» PROVIDED TEXT
The proper balance of inflammatory cytokines and antioxidants is critical for optimum health status in livestock as inflammatory cytokines are immune response mediators, whereas antioxidants mitigate oxidative stress [41,42]. Anti-inflammatory cytokines (IL-10) are critical in finishing neuro-inflammatory processes, whereas pro-inflammatory cytokines (IL-1, IL-6, TNF-α) are a critical part of acute inflammatory response [43,44]. In our study, we have observed an increase in IL-10 concentration caecum along with an increase in IgA in the duodenum. This improvement in immune response locally in the gut can be due to the microbial shift within respective segments as Ligilactobacillus, abundant in VTRS, has been reported for having an association with IgA production, while Faecalibacterium, possessing anti-inflammatory properties, is already being used for the development of next-generation probiotics [45,46]. Along with inflammatory mediators, VTRS improved antioxidant status both in the intestine and systemic circulation as T-AOC was improved in the serum, duodenum, and caecum. Meanwhile, MDA content, an indicator for lipid peroxidation, in the liver and serum was reduced in the VTRS group. Reduction in serum and liver MDA may be due to higher vitamin C content in vegetable waste silage. Vitamin C has the ability to reduce lipid peroxidation by direct scavenging, regeneration of other antioxidants such as vitamin E, disrupting chain reactions of lipid peroxidation in cell membranes and lipoproteins and supporting other antioxidant enzymes such as CAT and GSH-Px, which results in lowering ROS and ultimately lipid peroxidation. Similar to our findings, Ishida et al. [47] also observed improved antioxidant status and rumen fermentation without any change in feed intake and weight gain in sheep-fed winery waste. Similarly, Mulberry leaf silage also improved antioxidant enzyme activities in serum and reduction in serum MDA content while replacing alfalfa silage without affecting growth performance [13].

» SOURCE MATERIAL
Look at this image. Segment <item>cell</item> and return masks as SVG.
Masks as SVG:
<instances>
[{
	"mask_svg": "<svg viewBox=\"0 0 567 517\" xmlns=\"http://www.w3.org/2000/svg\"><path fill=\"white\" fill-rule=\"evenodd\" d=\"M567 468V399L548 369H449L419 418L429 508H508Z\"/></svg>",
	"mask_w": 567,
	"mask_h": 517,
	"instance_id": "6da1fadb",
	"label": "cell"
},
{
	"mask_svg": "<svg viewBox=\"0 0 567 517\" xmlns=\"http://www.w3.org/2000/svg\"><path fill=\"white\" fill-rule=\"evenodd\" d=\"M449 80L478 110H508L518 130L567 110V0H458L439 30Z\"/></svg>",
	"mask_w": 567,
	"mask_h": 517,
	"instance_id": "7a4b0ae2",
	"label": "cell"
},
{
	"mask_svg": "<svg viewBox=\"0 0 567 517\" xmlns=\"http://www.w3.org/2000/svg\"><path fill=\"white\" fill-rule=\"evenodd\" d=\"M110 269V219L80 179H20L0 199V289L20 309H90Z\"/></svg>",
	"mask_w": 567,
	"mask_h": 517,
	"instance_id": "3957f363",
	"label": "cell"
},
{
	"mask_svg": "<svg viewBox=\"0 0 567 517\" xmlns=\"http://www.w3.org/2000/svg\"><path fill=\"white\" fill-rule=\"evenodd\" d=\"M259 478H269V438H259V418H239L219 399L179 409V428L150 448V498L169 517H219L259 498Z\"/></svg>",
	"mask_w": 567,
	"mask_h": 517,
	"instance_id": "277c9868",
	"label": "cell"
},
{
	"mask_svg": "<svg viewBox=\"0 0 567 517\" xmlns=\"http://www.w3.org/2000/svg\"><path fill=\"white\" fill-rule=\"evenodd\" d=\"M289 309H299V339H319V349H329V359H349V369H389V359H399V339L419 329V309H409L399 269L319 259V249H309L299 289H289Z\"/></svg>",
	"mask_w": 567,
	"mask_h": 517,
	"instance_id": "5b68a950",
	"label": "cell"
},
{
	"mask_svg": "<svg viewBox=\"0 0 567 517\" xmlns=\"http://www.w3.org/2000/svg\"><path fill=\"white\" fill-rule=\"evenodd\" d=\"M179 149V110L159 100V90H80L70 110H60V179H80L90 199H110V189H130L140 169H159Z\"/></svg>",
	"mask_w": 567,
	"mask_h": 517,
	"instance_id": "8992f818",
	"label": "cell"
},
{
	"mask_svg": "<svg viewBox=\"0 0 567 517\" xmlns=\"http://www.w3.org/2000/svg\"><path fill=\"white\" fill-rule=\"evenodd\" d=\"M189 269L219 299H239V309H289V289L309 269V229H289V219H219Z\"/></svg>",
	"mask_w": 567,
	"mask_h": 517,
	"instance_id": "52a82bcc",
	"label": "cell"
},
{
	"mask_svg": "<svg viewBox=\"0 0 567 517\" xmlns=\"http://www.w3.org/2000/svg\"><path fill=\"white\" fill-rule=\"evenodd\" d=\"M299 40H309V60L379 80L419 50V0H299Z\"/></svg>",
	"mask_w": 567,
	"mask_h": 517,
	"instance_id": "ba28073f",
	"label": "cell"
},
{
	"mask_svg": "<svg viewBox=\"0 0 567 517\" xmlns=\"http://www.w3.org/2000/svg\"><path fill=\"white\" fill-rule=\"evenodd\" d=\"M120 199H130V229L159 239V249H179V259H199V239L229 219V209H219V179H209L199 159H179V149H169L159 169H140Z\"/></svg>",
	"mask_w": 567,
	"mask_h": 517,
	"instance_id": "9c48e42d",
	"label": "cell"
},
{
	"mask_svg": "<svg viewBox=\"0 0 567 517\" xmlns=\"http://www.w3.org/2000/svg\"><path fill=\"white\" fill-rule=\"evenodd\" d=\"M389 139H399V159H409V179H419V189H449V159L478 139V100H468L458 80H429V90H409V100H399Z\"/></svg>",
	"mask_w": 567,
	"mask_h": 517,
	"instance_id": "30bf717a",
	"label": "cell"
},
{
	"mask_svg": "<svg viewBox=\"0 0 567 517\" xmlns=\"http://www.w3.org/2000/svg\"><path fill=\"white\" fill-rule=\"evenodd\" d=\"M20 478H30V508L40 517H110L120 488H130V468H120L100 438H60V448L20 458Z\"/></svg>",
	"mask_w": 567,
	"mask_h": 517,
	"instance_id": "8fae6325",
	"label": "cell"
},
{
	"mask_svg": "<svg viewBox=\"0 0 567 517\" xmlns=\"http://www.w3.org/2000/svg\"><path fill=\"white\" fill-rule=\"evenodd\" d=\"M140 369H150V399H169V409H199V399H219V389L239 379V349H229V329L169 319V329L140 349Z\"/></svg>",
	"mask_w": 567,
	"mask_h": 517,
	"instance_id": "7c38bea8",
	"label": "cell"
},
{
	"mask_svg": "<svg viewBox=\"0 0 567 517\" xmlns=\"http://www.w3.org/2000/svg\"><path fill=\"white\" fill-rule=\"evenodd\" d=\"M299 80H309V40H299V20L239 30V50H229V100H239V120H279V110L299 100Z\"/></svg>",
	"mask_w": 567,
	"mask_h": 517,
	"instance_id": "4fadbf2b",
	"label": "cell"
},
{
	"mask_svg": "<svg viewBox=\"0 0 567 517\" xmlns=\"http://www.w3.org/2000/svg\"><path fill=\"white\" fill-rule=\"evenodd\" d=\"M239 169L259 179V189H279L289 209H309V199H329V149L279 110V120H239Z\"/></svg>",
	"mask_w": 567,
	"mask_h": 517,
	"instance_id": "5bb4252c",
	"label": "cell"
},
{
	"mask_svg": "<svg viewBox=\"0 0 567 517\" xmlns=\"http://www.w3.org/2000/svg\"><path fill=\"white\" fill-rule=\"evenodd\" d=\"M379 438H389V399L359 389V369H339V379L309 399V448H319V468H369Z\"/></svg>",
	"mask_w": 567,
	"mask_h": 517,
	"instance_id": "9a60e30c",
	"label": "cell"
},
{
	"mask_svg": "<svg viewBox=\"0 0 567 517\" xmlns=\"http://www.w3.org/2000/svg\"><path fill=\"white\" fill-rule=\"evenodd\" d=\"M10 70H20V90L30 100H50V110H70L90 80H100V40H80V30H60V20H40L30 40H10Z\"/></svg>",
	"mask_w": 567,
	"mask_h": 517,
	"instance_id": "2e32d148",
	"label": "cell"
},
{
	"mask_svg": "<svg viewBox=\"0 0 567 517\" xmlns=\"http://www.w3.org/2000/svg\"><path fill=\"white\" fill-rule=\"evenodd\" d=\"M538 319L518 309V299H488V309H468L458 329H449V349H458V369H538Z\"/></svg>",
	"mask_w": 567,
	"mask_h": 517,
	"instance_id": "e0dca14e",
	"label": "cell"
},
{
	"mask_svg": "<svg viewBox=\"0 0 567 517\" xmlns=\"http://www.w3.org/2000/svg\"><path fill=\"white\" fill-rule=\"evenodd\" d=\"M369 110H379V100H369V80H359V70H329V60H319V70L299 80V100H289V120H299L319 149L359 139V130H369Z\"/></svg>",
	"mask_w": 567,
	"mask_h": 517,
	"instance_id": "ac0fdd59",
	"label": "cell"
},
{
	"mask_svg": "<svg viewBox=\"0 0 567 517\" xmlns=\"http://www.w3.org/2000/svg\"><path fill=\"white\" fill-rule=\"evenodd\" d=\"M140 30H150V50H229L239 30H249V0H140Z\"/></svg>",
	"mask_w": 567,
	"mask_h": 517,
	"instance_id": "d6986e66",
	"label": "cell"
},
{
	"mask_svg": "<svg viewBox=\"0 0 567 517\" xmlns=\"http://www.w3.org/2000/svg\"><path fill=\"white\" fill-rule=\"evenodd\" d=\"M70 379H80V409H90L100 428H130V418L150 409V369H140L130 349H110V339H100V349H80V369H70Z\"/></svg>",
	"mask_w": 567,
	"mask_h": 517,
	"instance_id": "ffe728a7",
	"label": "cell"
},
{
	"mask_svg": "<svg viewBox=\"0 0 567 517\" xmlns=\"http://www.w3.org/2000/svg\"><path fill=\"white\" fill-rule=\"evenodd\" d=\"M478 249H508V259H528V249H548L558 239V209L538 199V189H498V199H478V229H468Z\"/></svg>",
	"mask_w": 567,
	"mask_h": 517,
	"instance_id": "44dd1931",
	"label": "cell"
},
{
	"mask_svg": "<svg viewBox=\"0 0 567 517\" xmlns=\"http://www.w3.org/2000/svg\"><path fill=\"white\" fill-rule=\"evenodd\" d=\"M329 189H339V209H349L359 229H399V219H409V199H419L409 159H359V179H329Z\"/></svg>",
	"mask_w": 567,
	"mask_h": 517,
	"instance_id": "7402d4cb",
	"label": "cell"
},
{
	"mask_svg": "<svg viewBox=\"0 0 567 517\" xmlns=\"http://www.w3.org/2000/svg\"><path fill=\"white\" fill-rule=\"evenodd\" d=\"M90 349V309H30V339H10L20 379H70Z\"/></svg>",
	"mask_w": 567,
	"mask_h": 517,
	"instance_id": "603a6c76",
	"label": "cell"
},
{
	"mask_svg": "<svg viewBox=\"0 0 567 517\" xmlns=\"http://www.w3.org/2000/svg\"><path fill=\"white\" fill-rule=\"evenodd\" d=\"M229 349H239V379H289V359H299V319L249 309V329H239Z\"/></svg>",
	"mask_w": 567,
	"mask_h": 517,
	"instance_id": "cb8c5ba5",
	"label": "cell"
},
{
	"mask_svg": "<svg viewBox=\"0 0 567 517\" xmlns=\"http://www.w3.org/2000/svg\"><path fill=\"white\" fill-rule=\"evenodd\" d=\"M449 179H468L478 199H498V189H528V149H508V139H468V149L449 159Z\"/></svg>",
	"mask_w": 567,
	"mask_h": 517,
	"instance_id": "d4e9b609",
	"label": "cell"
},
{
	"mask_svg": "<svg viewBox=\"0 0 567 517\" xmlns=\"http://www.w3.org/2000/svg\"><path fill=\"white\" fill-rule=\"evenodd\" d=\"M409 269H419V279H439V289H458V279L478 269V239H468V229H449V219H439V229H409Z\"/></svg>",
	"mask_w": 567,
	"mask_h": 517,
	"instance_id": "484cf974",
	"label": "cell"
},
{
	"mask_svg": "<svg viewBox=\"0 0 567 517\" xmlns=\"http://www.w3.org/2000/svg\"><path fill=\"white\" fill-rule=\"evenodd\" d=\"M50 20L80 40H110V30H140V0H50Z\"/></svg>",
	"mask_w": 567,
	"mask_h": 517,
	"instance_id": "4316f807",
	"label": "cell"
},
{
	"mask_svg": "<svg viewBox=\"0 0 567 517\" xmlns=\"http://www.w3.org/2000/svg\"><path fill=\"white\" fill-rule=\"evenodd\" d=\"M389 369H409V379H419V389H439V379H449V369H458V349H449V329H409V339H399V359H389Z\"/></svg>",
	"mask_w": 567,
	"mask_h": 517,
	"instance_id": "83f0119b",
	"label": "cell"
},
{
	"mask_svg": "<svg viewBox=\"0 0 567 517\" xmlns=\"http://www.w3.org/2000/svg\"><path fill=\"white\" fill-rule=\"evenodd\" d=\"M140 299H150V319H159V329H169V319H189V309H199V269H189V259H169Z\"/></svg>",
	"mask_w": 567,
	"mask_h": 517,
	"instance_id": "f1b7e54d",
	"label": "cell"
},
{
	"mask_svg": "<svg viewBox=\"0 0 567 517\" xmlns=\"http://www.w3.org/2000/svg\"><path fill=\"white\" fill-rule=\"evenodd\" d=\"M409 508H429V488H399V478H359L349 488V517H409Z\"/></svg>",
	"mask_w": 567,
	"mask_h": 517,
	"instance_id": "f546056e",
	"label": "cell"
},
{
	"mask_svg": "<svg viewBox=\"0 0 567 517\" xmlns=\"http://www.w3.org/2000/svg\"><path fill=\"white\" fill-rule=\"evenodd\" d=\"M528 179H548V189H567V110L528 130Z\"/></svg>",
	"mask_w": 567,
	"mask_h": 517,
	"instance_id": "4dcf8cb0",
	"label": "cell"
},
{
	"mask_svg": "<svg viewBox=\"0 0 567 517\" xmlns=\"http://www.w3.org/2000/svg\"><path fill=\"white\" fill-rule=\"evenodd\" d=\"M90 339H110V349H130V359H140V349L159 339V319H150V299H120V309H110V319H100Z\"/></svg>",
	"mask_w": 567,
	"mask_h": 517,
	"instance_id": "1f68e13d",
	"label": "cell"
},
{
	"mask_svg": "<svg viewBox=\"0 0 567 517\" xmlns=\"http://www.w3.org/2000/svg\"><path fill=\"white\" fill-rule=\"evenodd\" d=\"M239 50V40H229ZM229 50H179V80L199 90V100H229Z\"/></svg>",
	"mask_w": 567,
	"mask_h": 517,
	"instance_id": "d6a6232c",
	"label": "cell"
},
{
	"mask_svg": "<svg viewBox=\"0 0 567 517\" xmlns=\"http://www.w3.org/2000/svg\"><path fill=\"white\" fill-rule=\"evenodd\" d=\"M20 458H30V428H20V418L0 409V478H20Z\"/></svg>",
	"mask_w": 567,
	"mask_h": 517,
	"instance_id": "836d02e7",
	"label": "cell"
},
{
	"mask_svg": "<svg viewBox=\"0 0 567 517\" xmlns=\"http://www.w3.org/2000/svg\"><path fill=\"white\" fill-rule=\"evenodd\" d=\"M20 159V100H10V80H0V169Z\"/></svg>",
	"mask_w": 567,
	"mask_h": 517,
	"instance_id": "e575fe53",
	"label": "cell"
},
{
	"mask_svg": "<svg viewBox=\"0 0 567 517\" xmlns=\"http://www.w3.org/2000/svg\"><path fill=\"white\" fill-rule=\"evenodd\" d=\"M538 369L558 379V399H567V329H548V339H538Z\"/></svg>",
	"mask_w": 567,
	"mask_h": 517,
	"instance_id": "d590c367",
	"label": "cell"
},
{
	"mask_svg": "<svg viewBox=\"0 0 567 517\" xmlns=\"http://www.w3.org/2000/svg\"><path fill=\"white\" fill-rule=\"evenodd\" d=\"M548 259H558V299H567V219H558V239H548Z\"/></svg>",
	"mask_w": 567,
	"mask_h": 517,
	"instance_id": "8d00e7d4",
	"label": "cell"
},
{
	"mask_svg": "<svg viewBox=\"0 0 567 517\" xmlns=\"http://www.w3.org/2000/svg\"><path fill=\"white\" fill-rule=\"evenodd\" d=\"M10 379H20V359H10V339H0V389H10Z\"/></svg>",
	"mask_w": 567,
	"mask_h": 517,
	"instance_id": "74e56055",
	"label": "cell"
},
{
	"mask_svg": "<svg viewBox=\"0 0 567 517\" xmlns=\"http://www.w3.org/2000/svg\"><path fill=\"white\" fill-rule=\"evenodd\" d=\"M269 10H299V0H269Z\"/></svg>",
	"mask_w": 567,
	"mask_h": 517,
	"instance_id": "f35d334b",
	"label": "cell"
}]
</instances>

» TASK TO CARRY OUT
Answer from the passage on cytokines and antioxidants in livestock:
(a) Which pro-inflammatory cytokines does it name?
(b) In which three places was T-AOC improved in the VTRS group?
(c) Which animals were fed winery waste in the study by Ishida et al.?
The material has no role in this exercise.

» PROBLEM SOLUTION
(a) IL-1, IL-6 and TNF-α
(b) The serum, duodenum and caecum
(c) Sheep